### [What is expected]
The answer must consist of every line from the entries that holds the word "Texas".
────────
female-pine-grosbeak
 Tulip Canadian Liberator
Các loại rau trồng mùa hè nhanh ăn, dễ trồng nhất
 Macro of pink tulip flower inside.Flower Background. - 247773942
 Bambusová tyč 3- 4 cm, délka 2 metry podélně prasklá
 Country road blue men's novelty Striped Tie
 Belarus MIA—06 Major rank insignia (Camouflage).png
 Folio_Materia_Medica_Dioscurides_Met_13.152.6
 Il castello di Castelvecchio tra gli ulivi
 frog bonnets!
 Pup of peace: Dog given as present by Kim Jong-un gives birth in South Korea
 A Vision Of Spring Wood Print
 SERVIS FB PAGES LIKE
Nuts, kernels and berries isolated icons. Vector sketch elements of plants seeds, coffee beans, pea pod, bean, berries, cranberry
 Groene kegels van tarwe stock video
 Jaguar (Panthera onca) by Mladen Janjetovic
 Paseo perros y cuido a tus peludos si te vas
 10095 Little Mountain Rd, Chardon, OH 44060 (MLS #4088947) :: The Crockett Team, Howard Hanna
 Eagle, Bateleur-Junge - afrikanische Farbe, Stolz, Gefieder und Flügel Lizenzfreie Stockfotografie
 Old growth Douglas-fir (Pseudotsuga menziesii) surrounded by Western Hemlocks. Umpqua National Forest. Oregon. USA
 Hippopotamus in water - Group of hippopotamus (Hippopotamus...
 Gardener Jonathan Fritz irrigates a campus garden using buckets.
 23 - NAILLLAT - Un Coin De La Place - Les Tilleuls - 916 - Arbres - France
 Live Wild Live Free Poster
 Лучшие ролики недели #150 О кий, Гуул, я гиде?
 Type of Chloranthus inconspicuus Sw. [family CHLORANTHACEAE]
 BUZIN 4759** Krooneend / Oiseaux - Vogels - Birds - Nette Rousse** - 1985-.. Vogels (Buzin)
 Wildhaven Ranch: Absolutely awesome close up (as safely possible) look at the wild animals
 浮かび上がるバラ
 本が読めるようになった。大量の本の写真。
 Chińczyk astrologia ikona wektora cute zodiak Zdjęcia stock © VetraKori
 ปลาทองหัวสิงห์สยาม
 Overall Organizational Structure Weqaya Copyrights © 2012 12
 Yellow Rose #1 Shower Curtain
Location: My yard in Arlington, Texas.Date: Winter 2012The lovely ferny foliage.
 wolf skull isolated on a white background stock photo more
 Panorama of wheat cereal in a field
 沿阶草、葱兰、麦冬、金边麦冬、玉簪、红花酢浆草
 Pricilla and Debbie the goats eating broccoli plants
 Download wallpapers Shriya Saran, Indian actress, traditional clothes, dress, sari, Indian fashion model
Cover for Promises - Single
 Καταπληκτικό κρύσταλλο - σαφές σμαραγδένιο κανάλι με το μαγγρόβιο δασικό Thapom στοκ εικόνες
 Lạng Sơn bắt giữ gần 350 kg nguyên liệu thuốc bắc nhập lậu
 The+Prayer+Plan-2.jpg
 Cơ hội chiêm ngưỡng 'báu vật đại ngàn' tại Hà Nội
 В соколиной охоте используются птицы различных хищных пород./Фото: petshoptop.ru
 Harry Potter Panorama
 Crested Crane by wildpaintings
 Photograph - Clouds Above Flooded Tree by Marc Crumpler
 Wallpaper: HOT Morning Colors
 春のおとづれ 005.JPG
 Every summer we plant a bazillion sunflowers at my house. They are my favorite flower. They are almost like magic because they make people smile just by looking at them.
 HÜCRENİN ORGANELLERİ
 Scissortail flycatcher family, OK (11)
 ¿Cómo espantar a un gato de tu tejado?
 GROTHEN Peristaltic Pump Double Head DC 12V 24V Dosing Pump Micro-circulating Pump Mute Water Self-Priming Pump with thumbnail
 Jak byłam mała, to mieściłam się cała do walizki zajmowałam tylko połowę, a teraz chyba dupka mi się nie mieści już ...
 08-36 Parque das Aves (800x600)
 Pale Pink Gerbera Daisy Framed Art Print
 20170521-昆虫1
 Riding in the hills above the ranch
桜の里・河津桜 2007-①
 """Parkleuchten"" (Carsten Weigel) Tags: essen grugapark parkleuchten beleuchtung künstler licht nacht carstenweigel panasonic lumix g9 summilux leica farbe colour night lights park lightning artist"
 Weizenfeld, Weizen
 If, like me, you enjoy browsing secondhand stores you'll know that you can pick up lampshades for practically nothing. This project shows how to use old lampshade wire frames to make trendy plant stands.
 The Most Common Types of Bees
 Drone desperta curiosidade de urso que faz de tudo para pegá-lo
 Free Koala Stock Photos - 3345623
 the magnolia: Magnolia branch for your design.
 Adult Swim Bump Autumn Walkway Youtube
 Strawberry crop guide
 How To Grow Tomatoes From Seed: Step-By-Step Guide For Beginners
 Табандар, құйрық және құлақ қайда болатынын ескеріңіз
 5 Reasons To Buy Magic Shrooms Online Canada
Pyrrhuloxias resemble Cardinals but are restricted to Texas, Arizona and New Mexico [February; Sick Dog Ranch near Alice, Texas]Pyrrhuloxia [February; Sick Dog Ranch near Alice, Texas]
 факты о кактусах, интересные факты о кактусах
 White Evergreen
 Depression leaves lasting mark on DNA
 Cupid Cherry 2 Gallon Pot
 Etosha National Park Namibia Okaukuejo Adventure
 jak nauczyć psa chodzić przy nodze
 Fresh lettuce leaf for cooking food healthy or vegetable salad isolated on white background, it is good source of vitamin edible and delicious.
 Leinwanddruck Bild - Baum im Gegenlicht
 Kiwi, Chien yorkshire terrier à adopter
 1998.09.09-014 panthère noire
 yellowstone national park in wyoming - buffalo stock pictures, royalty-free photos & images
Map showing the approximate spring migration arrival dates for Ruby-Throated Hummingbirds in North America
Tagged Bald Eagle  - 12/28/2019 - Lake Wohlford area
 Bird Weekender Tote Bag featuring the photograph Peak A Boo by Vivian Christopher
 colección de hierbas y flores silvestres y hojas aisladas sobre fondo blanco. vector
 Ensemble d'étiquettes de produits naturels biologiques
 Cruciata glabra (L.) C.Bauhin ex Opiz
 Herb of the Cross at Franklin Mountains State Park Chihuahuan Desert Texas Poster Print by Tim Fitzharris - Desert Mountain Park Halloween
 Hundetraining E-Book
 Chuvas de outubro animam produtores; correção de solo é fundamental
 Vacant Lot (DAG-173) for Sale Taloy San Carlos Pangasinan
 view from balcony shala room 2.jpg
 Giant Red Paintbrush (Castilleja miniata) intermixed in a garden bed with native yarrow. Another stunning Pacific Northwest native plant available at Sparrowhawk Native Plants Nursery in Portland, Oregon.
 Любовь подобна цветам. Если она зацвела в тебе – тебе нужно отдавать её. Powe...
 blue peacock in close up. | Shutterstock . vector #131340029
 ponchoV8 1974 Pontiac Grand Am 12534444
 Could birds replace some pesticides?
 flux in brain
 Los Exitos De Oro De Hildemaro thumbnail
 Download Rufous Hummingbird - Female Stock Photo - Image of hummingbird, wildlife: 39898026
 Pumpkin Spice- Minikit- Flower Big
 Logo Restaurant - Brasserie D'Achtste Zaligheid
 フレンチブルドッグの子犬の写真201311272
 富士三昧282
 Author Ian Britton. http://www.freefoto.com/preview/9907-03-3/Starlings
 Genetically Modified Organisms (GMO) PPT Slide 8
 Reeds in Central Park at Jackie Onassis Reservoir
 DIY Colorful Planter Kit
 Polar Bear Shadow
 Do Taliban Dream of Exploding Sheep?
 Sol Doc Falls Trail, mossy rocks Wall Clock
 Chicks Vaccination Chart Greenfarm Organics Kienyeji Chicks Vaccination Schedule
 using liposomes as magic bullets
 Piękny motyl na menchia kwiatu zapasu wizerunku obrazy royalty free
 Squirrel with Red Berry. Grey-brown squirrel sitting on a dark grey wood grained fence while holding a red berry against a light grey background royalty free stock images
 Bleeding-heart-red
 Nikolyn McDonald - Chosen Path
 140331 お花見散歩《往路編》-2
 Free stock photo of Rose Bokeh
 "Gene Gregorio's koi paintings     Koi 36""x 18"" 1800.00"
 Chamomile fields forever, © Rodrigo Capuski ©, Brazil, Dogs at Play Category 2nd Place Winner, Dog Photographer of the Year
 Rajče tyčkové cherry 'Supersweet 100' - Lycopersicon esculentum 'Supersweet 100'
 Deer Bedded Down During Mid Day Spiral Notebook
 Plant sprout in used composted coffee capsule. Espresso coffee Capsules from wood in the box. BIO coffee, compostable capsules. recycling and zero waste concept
────────
### [Solved problem]
Location: My yard in Arlington, Texas.Date: Winter 2012The lovely ferny foliage.
Pyrrhuloxias resemble Cardinals but are restricted to Texas, Arizona and New Mexico [February; Sick Dog Ranch near Alice, Texas]Pyrrhuloxia [February; Sick Dog Ranch near Alice, Texas]
 Herb of the Cross at Franklin Mountains State Park Chihuahuan Desert Texas Poster Print by Tim Fitzharris - Desert Mountain Park Halloween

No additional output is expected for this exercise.